W Norwegii zmarło już co najmniej 26 psów, a groźne objawy stwierdzono u co najmniej kolejnych 60, choć są doniesienia, że może ich być o wiele więcej. Norweskie służby weterynaryjne mówią o krwotocznym zakażeniu żołądka i jelit z bardzo ostrym i gwałtownym przebiegiem. Powody są ciągle nieznane. W samej Norwegii, gdzie zwierzęta traktuje się z wielką troską, panuje strach i panika. W innych krajach pojawiają się nie tylko obawy, ale i środki zapobiegawcze, aby i u nich choroba się nie zjawiła. Materiał "Faktów o Świecie" TVN24 BiS.
Oglądaj "Fakty o Świecie" od poniedziałku do piątku o 20:20 w TVN24 BiS
Właściciele psów w Norwegii bardzo uważnie obserwują swoich pupili. Spacery, zgodnie z zaleceniami weterynaryjnych służb, są krótkie i odbywają się wyłącznie po najbliższej okolicy i obowiązkowo na smyczy. Wszystko jest spowodowane tajemniczą chorobą psów, o której mówiliśmy we wtorkowym wydaniu "Faktów o Świecie".
- Jest niesamowita panika. Zwierzęta praktycznie nie wychodzą z domów. Miasta, ulice są puste - mówi Krzysztof Duch, lekarz weterynarii mieszkający w Norwegii.

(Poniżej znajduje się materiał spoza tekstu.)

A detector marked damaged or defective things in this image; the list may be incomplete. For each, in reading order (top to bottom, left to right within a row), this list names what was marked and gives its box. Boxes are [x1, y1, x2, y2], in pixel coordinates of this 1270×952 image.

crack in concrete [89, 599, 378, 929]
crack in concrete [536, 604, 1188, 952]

Norwegowie to naród psiarzy, którzy wyjątkowo dbają o swoich podopiecznych. Nic dziwnego, że tajemnicza choroba, która zabiła już co najmniej 26 psów, wywołała taki niepokój.
- Psy są tutaj traktowane, podobnie jak wszystkie zwierzęta, bardzo poważnie. Jeżeli na przykład chce pani sprzedać szczenie, to ludzie wręcz wysyłają CV i listy motywacyjne. Opowiadają o tym, że będą odpowiedzialni, że naprawdę zwierzęciem się zajmą - opowiada Sylwia Skorstad, dziennikarka portalu nportal.no.

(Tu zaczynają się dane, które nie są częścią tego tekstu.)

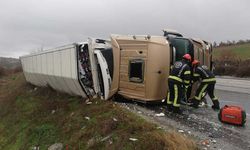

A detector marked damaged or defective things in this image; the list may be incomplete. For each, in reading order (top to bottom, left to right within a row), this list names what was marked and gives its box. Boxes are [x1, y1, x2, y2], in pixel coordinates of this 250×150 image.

damaged trailer [20, 38, 116, 99]
overturned semi-truck [20, 29, 214, 102]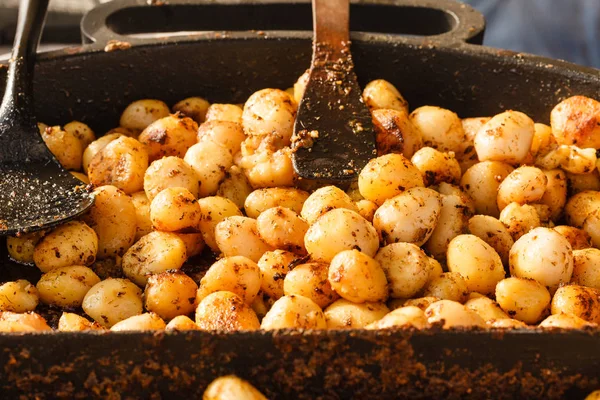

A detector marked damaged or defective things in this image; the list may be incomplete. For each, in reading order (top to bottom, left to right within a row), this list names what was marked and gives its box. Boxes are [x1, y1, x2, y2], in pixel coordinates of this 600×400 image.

rusted pan edge [0, 328, 596, 400]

Od kilku tygodni norweski sanepid, Agencja Bezpieczeństwa Żywności i Instytut Weterynarii robią wszystko, aby wykryć przyczynę choroby. Na razie jest ona definiowana jako krwotoczne zapalenie żołądka i jelit. Objawia się gwałtowną, krwawą biegunką i wymiotami.
- Na razie przebadaliśmy zwłoki 10 psów. U wszystkich zdiagnozowaliśmy krwotoczne zapalenie żołądka i jelit. U ośmiu spośród tych 10 psów wykryliśmy te same ogniska bakterii, ale nie jesteśmy jeszcze pewni, czy te bakterie są przyczyną zachorowań. Czekamy jeszcze na wyniki badań toksykologicznych oraz na obecność wirusów - informuje Hannah Joan Jorgensen z Norweskiego Instytutu Weterynarii.
"Zbieramy informacje"
Ponieważ nie wiadomo, jaka jest przyczyna zachorowań, leczenie może być wyłącznie objawowe.
Eksperci wykluczyli już między innymi wąglika i salmonellę oraz zatrucie syntetycznymi truciznami, takimi jak na przykład trutka na szczury. Nie ma też żadnych dowodów na to, że choroba ma związek z konkretnym rodzajem karmy.
- Zbieramy informacje od weterynarzy i właścicieli psów. Interesują nas objawy. To, co zwierzęta jadły i piły oraz co robiły w ostatnich tygodniach - podkreśla Hannah Joan Jorgensen.
Pierwsze przypadki krwotocznego zapalenia jelit odnotowano w Oslo, ale później psy zaczęły chorować na terenie właściwie całego kraju. Tylko w ostatni wtorek potwierdzono pięć nowych zachorowań.
W Norwegii jest 2000 weterynarzy. Wszyscy otrzymali oficjalne powiadomienia z procedurą postępowania. Jednocześnie Norweski Instytut Weterynarii apeluje o udostępnianie zwłok do dalszych badań.
- Dziwne w tym wszystkim jest to, że piesek wygląda na zdrowego. Nie wszystkie gorączkują. Przebieg jest bardzo szybki i niekiedy w ciągu 24 godzin kończy się śmiercią - wyjaśnia Krzysztof Duch.
Lekarze podkreślają, że krwotoczne zapalenie żołądka i jelit jest znaną chorobą i psy czasem na nią zapadają. W Norwegii wyjątkowe jest jednak to, że w tak krótkim czasie, z tak dramatycznym skutkiem, zachorowało tak wiele psów.
Sytuację w Norwegii bacznie obserwują jej sąsiedzi. Dania, Finlandia oraz Szwecja zdecydowały o niezapraszaniu Norwegów na pokazy psów.